MEMORANDUM OPINION AND ORDER

ASPEN, District Judge:

Plaintiffs Paul E. and June T. Hamer (“the Hamers”) sued Jack L. Anderson, the Treasurer of Lake County, Illinois, and Lake County (“defendants”) pursuant to 42 U.S.C. § 1983. Hamer claims that defend *562 ants withheld wrongfully collected real property taxes without the payment of interest. Presently before the Court are the Hamers’ motion for partial summary judgment and defendants’ cross-motion for summary judgment. 1 For reasons set forth below, the Hamers’ motion is denied, and defendants’ motion is granted.

Facts

The Hamers own a home in Lake County, Illinois, and have paid property taxes upon it under protest since 1961. They have followed Illinois statutory procedures complaining of their tax assessments by first appealing their tax assessments for each year to the Lake County Board of Review. The Hamers subsequently paid their taxes in full and filed tax objections pursuant to Ill.Rev.Stat. ch. 120, §§ 675, 716. The Circuit Court of Lake County dismissed objections for tax years 1960, 1962 and 1965 and held a trial concerning the remaining years in 1978. The Hamers were awarded $5,042.06 as a refund for taxes paid during the years in question. They were not, however, awarded interest on this sum. 2

According to the Hamers, requiring them to pay illegal or improper real property taxes, refunding the taxes only after several years and .refusing to pay interest on such refunds deprives them of property without due process of law, in violation of 42 U.S.C. § 1983. They seek declaratory and injunctive relief, as well as an accounting.

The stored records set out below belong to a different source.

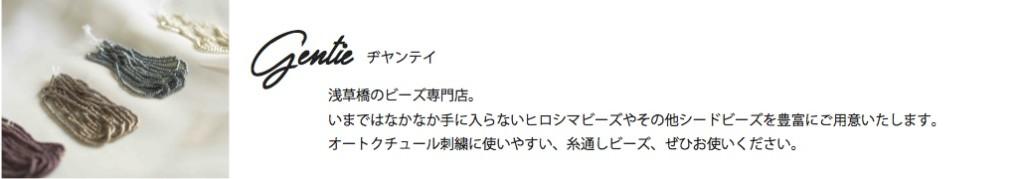 ヂヤンテイ_横長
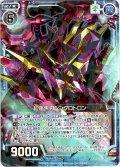 【ホログラム仕様】紅蓮焦刃シンクロトロン[ZX_E19-036R]
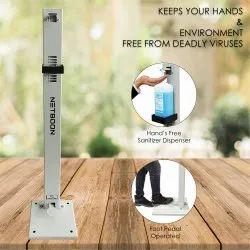 Floor Stand Hand Sanitizer Dispenser Foot Operated Automatic Adjustable and Portable  Black - Grey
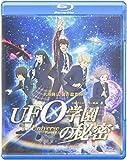 BD>UFO学園の秘密 長編アニメーション映画 (<ブルーレイディスク>)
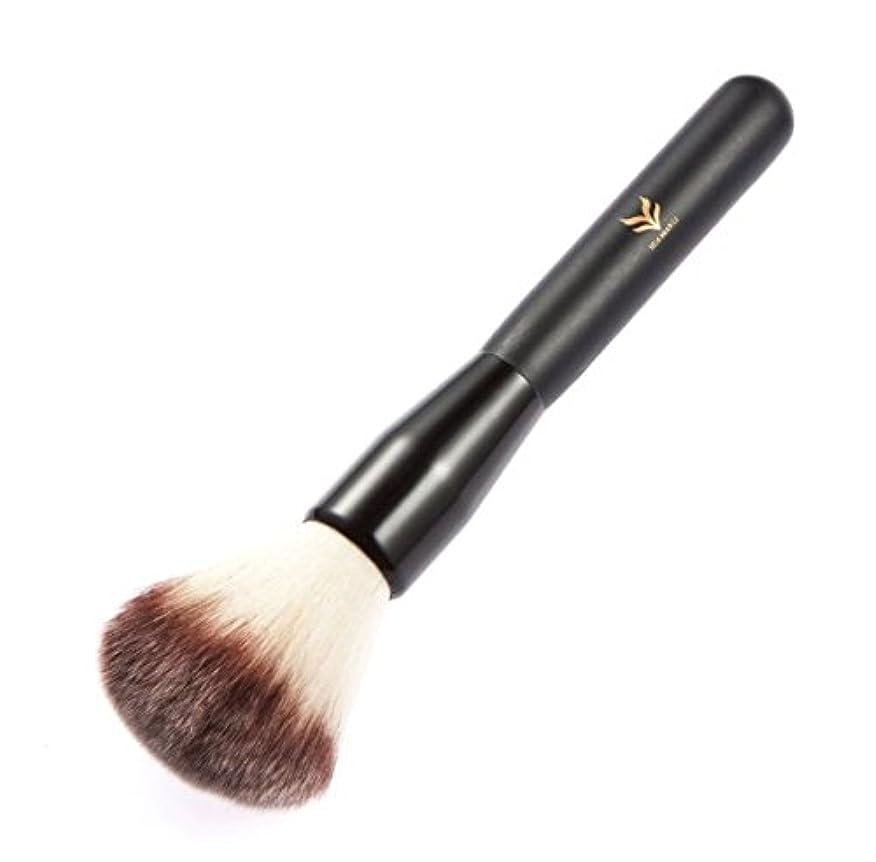含める小さな強化Wood Handle Round Head Makeup Brush Ultra Soft Nylon Hair Foundation Powder Contour Blush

In considering motions for summary judgment, we emphasize that the party moving for summary judgment has the burden of clearly establishing the non-existence of any genuine issue of fact that is material to a judgment in his or her favor. Cedillo v. International Association of Bridge & Structural Iron Workers, Local Union No. 1, 603 F.2d 7, 10 (7th Cir.1979); any doubts as to the existence of material issues of fact must be resolved against the moving party. Moutoux v. Gulling Auto Electric, Inc., 295 F.2d 573, 576 (7th Cir.1961). The non-moving party is entitled to all reasonable inferences that can be made in its favor from the evidence presented, United States v. Diebold, Inc., 369 U.S. 654, 655, 82 S.Ct. 993, 994, 8 L.Ed.2d 176. (1962). Cross-motions for summary judgment must be considered on an individual and separate basis, and both motions must be denied if there exists a genuine issue of material fact. 10A C. Wright & A. Miller, Federal Practice and Procedure § 2720 (2d ed. 1983).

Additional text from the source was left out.